Draw it out. If it has more than 1 chiral center, it will have diastereomers. If it has only one chiral center, it will only have an enantiomer, no diastereomers. Compounds with double bonds can also have stereochemistry (E/Z diastereomers). Meso sterioisomers occur when you have two chiral centers with exactly the same substituents but opposite stereochemical configuration. Overall, meso compounds are achiral, despite having chiral centers.

 

[joonkimdds]

Ok so to summarize this.

2 chiral + internal symmetry = can be diastereomer, enantiomer and meso
2 chiral + no internal symmetery = can be diastereomer, and enantiomer
1 chiral = enantiomer

am I right?

 

[joonkimdds]

Draw it out. If it has more than 1 chiral center, it will have diastereomers. If it has only one chiral center, it will only have an enantiomer, no diastereomers. Compounds with double bonds can also have stereochemistry (E/Z diastereomers). Meso sterioisomers occur when you have two chiral centers with exactly the same substituents but opposite stereochemical configuration. Overall, meso compounds are achiral, despite having chiral centers.

sorry for the double post.
But why can't 1 chiral be diastereomer?

For example, 2-butanol can be drawn as
C
|
C-OH
|
C
|
C

or

.....C
.....|
.....C
.....|
OH-C
.....|
.....C
if then, the first image is not a mirror image of second and they are not super posable thus diastereomer.

 

[Flipper405]

I'm not sure about what the stereochemistry is in your drawing, but the second compound is either the same as the first one or it's the mirror image. You really should get a molecular model kit and build this if that's an option... I felt it made things a lot clearer when dealing with stereochemistry.

 

[joonkimdds]

I'm not sure about what the stereochemistry is in your drawing, but the second compound is either the same as the first one or it's the mirror image.
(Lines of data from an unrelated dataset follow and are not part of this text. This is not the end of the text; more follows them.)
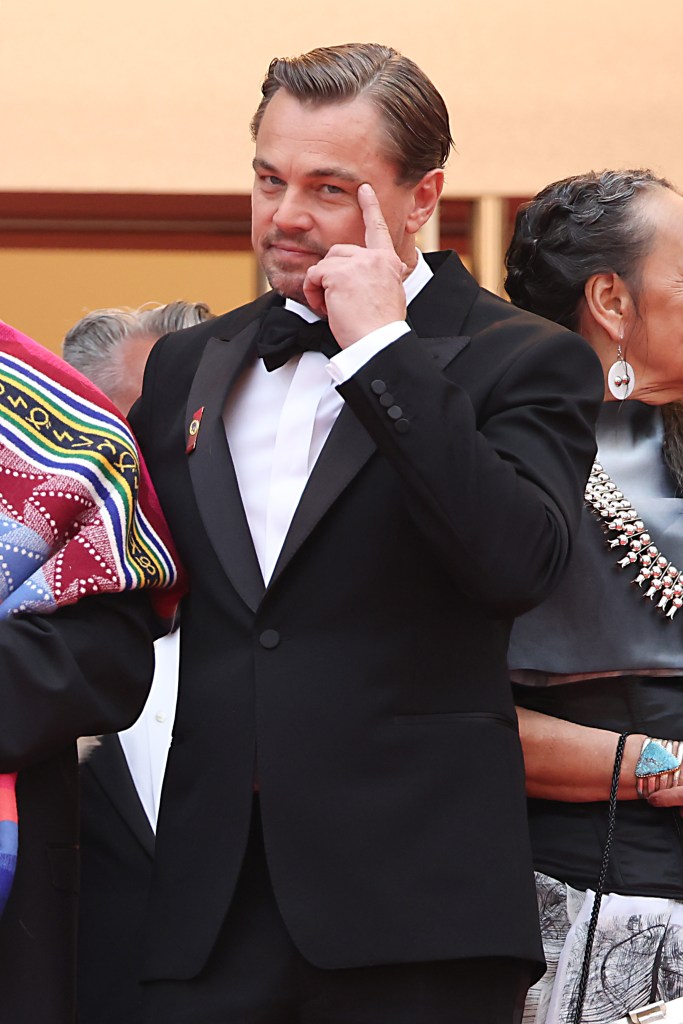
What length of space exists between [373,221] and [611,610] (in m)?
0.72

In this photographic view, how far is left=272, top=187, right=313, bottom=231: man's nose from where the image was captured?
1982 millimetres

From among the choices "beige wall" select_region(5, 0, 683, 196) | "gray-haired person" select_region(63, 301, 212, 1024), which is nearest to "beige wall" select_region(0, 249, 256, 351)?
"beige wall" select_region(5, 0, 683, 196)

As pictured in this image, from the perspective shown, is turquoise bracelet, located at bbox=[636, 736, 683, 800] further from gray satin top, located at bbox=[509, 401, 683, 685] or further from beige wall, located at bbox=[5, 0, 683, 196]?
beige wall, located at bbox=[5, 0, 683, 196]

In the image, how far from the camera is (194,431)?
6.89ft

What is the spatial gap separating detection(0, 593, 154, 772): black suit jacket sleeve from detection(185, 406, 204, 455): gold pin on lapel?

You really should get a molecular model kit and build this if that's an option... I felt it made things a lot clearer when dealing with stereochemistry.

Yes, they are the identicaly compound.
But then here is a question for you. (I am not trying to be rude, or tricky)
2,3-butanediol has 2 chiral center.
...CH3
H-C-OH
H-C-OH
...CH3
this is one of them
and mirror image would be
.....CH3
HO-C-H
HO-C-H
.....CH3

the first and second image are mirror image to each other and not superposable.
Is this enantimer or identical?
if I flip it 180 degree, they are the identical compound, aren't they?
if they are identical, why aren't they enantiomer?
if they are enantiomer, why aren't they identical?
if they can be both, can my previous example about 2-butanol also be both identical and diastereomer?


p.s. sorry if I am playing with your brain, but I am seriously having trouble with this. I have molecular model by the way.

 

[dontwakeme]

sorry for the double post.
But why can't 1 chiral be diastereomer?

For example, 2-butanol can be drawn as
C
|
C-OH
|
C
|
C

or

.....C
.....|
.....C
.....|
OH-C
.....|
.....C
if then, the first image is not a mirror image of second and they are not super posable thus diastereomer.

Nope. Don't even think of it as mirror images, it can get confusing.

Very simple rule: To form a compound's enantiomer, merely flip the stereochemical configuration of EVERY chiral center (R to S, S to R). To form a compound's diastereomer, flip 1 or more chiral center configurations, but not all of them. Thus, if you only have one chiral center and you flip it, you got the enantiomer. To form the diastereomer of a compound with a double bond, flip the substituents. No enantiomers for alkenes though.

 

[joonkimdds]

Nope. Don't even think of it as mirror images, it can get confusing.

Very simple rule: To form a compound's enantiomer, merely flip the stereochemical configuration of EVERY chiral center (R to S, S to R). To form a compound's diastereomer, flip 1 or more chiral center configurations, but not all of them. Thus, if you only have one chiral center and you flip it, you got the enantiomer. To form the diastereomer of a compound with a double bond, flip the substituents. No enantiomers for alkenes though.

Ok, I guess I should follow what's so called simple rule to get out of this mess. I will try my best to make all the mirror this mirror that stuff. That's like 200GB ram of my brain already.